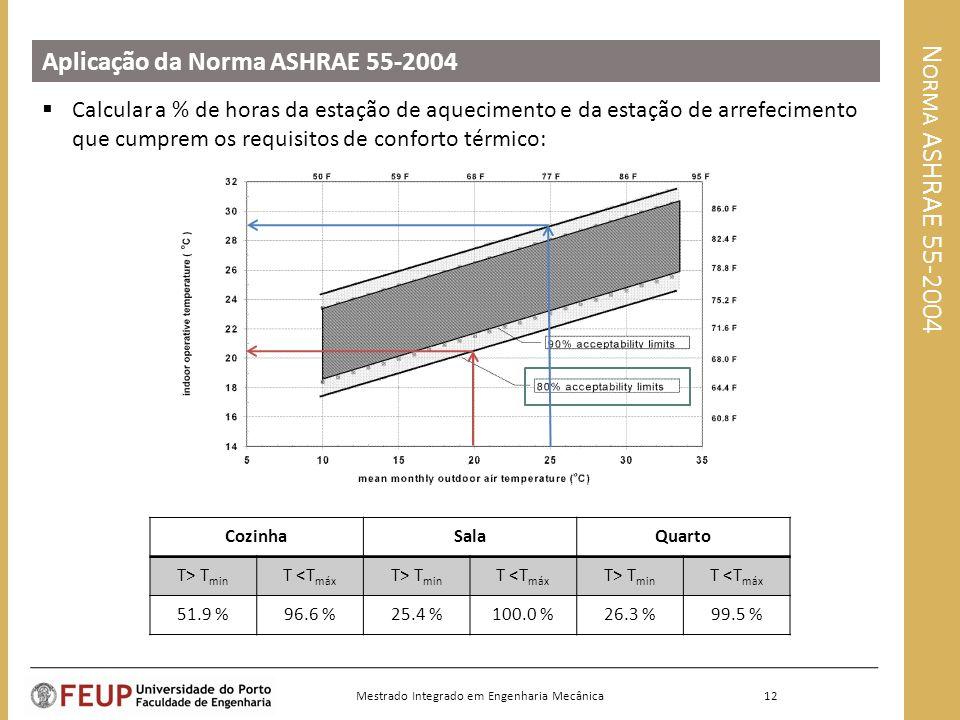 N ORMA ASHRAE 55-2004 Aplicação da Norma ASHRAE 55-2004 Calcular a % de horas da estação de aquecimento e da estação de arrefecimento que cumprem os requisitos de conforto térmico: 12 Mestrado Integrado em Engenharia Mecânica CozinhaSalaQuarto T> T min T <T máx T> T min T <T máx T> T min T <T máx 51.9 %96.6 %25.4 %100.0 %26.3 %99.5 %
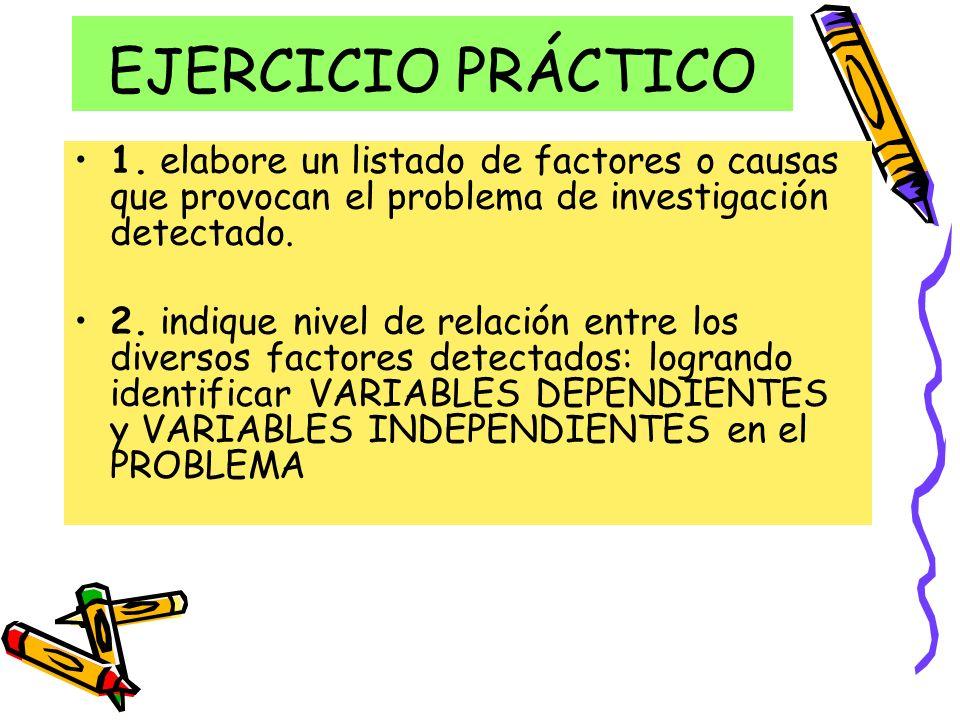 EJERCICIO PRÁCTICO1. elabore un listado de factores o causas que provocan el problema de investigación detectado.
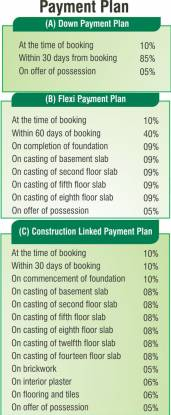 Supertech Eco Village 1 Payment Plan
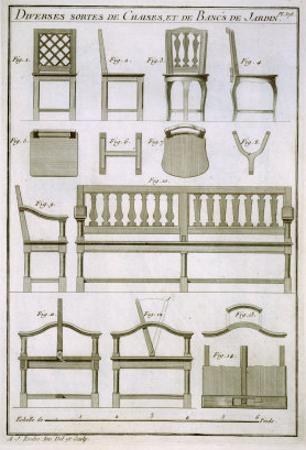 Designs for Wooden Chairs and Benches for the Garden, from 'L'Art du Menuisier', pub. 1769-74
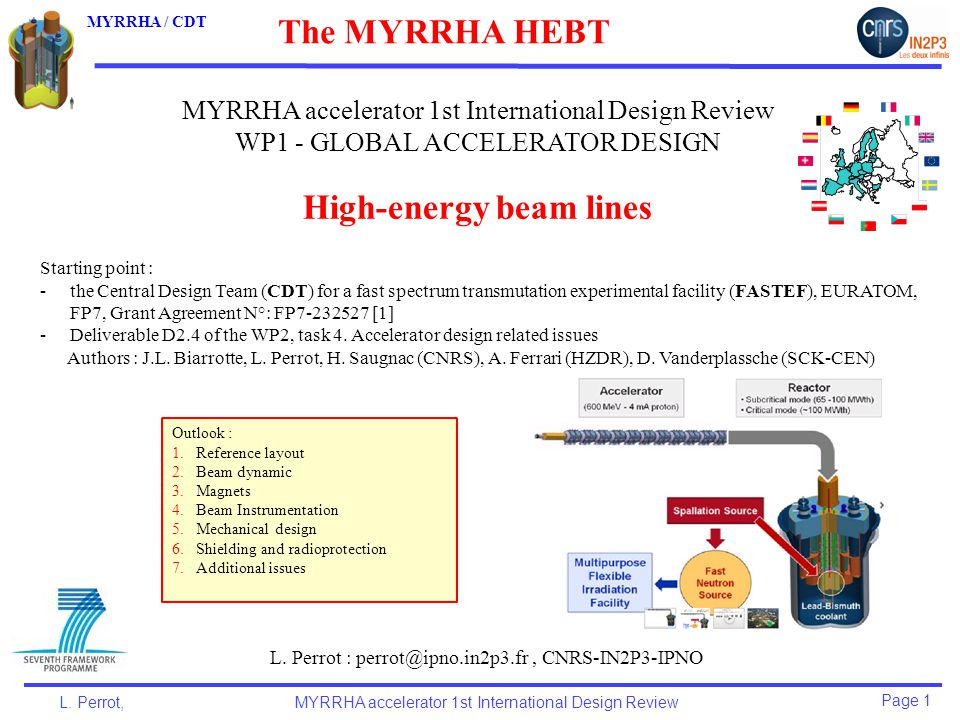 Page 1 L. Perrot,MYRRHA accelerator 1st International Design Review MYRRHA / CDT The MYRRHA HEBT L.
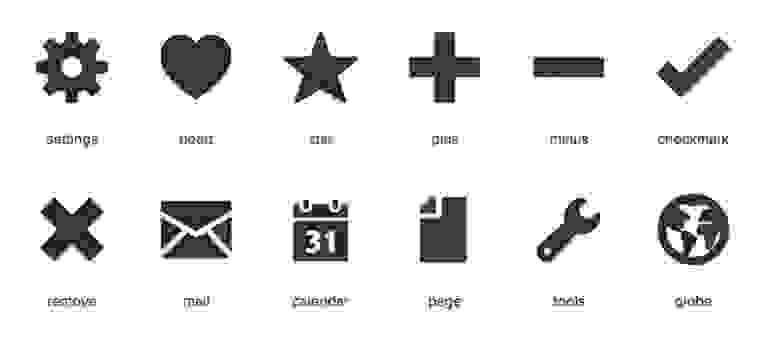Fundation Icons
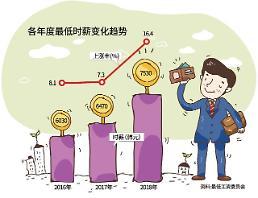 .涨薪·虚拟货币·不动产 解读文在寅政府三大经济难题.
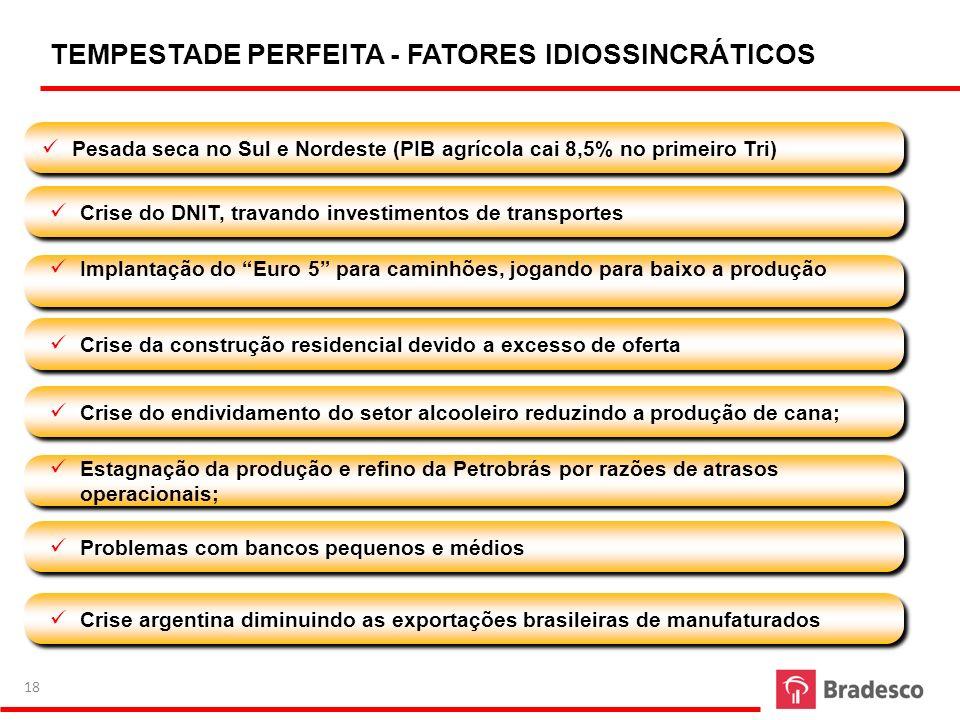 TEMPESTADE PERFEITA - FATORES IDIOSSINCRÁTICOS Pesada seca no Sul e Nordeste (PIB agrícola cai 8,5% no primeiro Tri) Crise do DNIT, travando investime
━━━━━━━━━━━━━━━━━━━━━━━━━━━━━━
From the line that contains "Designs for Wooden" through the last line of the entries, transcribe every line exactly, leaving out the pictures.

 Designs for Wooden Chairs and Benches for the Garden, from 'L'Art du Menuisier', pub. 1769-74
 Page 1 L. Perrot,MYRRHA accelerator 1st International Design Review MYRRHA / CDT The MYRRHA HEBT L.
Fundation Icons
 .涨薪·虚拟货币·不动产 解读文在寅政府三大经济难题.
 TEMPESTADE PERFEITA - FATORES IDIOSSINCRÁTICOS Pesada seca no Sul e Nordeste (PIB agrícola cai 8,5% no primeiro Tri) Crise do DNIT, travando investime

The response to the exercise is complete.